=== INPUT RECORDS ===
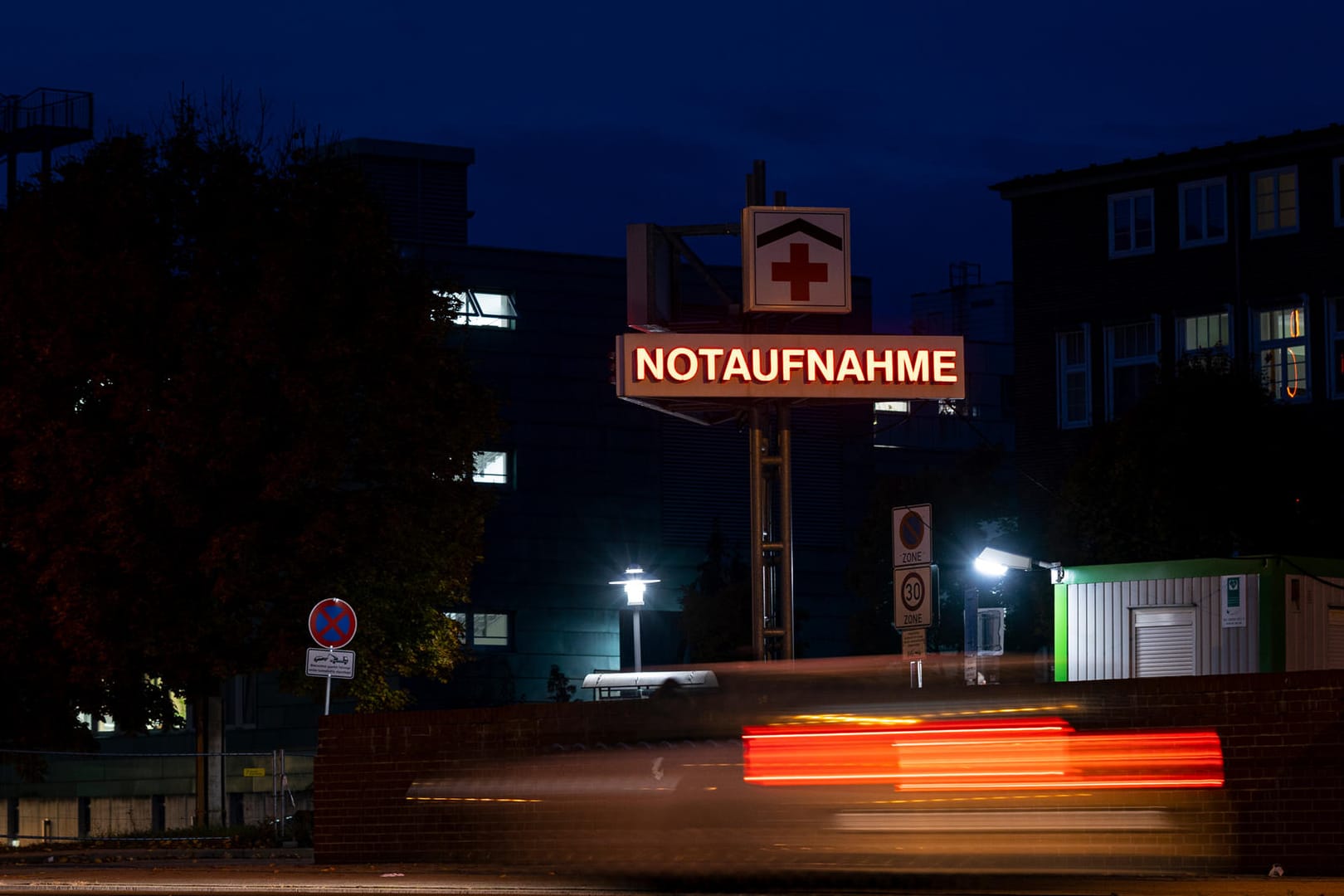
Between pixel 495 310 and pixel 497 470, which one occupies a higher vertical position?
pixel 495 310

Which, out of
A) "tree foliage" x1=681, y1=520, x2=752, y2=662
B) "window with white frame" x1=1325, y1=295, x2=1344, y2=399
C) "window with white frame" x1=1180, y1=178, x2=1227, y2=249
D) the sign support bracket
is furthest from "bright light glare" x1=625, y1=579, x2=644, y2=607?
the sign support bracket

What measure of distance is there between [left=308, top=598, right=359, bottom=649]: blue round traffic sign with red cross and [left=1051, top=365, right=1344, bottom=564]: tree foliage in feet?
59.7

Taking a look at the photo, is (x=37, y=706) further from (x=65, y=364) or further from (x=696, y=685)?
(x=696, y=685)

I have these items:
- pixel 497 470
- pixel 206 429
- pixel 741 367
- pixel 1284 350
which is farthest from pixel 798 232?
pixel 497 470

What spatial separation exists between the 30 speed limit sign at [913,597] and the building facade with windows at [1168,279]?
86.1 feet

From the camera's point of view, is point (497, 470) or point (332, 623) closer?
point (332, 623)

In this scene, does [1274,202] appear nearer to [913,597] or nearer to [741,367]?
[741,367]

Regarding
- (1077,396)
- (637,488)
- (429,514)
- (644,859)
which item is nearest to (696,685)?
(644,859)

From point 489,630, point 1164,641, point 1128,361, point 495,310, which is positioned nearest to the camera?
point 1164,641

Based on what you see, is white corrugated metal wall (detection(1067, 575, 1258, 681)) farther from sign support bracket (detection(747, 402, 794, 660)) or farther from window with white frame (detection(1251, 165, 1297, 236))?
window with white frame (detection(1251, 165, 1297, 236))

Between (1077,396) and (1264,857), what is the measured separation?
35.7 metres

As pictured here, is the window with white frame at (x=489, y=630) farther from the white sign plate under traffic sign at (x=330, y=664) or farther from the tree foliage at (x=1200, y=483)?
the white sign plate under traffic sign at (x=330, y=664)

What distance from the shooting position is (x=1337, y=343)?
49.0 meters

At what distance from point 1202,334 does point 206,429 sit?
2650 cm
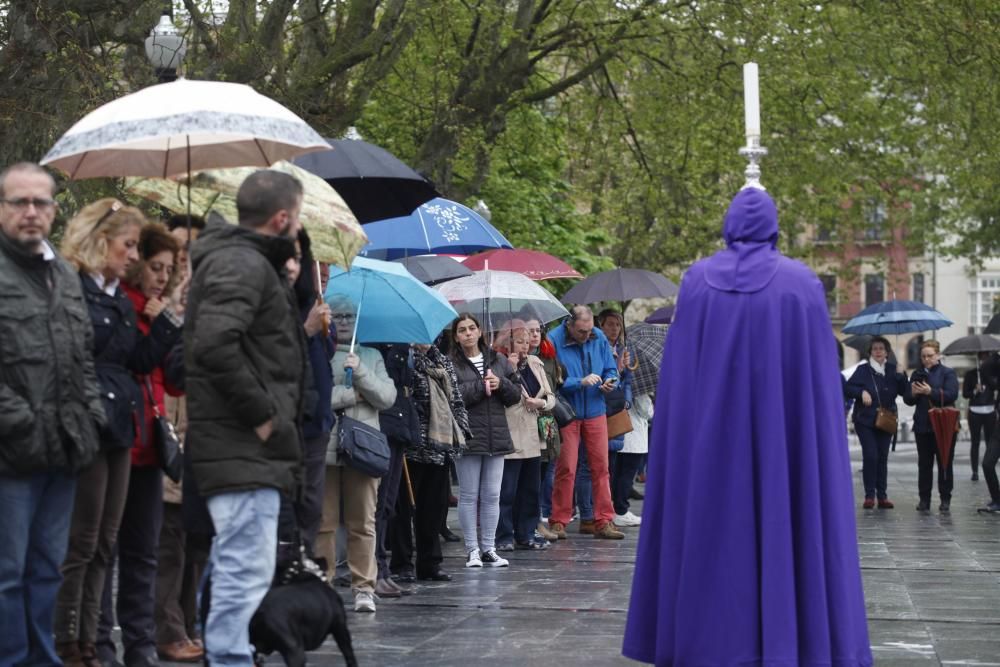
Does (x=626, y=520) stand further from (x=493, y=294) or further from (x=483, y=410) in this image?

=== THE TASK ===
Lay out every line of the entries above as a Markdown table with the columns "Row" and "Entry line," numbering the rows in order and skipping blank lines. Omit the picture lines.

=== RESULT OF THIS TASK ===
| Row | Entry line |
|---|---|
| 1 | Between pixel 495 310 and pixel 497 470, which one occupies a higher vertical position? |
| 2 | pixel 495 310 |
| 3 | Which, out of |
| 4 | A) "tree foliage" x1=681, y1=520, x2=752, y2=662 |
| 5 | B) "window with white frame" x1=1325, y1=295, x2=1344, y2=399 |
| 6 | C) "window with white frame" x1=1180, y1=178, x2=1227, y2=249 |
| 7 | D) the sign support bracket |
| 8 | is furthest from "bright light glare" x1=625, y1=579, x2=644, y2=607? |
| 9 | the sign support bracket |
| 10 | What measure of distance is there between [left=308, top=598, right=359, bottom=649]: blue round traffic sign with red cross and [left=1051, top=365, right=1344, bottom=564]: tree foliage in feet? |
| 11 | 59.7 |
| 12 | Taking a look at the photo, is (x=37, y=706) further from (x=65, y=364) or further from (x=696, y=685)? |
| 13 | (x=696, y=685) |
| 14 | I have these items: |
| 15 | - pixel 497 470 |
| 16 | - pixel 206 429 |
| 17 | - pixel 741 367 |
| 18 | - pixel 1284 350 |
| 19 | which is farthest from pixel 798 232? |
| 20 | pixel 497 470 |
| 21 | What spatial separation exists between the 30 speed limit sign at [913,597] and the building facade with windows at [1168,279]? |
| 22 | 86.1 feet |
| 23 | From the camera's point of view, is point (497, 470) or point (332, 623) closer? |
| 24 | point (332, 623) |
| 25 | In this scene, does [1274,202] appear nearer to [913,597] or nearer to [741,367]? |
| 26 | [741,367] |
| 27 | Regarding |
| 28 | - (1077,396) |
| 29 | - (637,488) |
| 30 | - (429,514) |
| 31 | - (644,859) |
| 32 | which item is nearest to (696,685)? |
| 33 | (644,859) |
| 34 | From point 489,630, point 1164,641, point 1128,361, point 495,310, which is positioned nearest to the camera? |
| 35 | point 1164,641 |
| 36 | Based on what you see, is white corrugated metal wall (detection(1067, 575, 1258, 681)) farther from sign support bracket (detection(747, 402, 794, 660)) or farther from window with white frame (detection(1251, 165, 1297, 236))? |
| 37 | window with white frame (detection(1251, 165, 1297, 236)) |
| 38 | Between (1077,396) and (1264,857), what is the measured separation? |
| 39 | 35.7 metres |
| 40 | As pictured here, is the window with white frame at (x=489, y=630) farther from the white sign plate under traffic sign at (x=330, y=664) or farther from the tree foliage at (x=1200, y=483)? |
| 41 | the white sign plate under traffic sign at (x=330, y=664) |
| 42 | What distance from the shooting position is (x=1337, y=343)? |
| 43 | 49.0 meters |
| 44 | At what distance from point 1202,334 does point 206,429 sit? |
| 45 | 2650 cm |
| 46 | Does (x=626, y=520) stand further from (x=493, y=294) or further from (x=483, y=410) in this image? |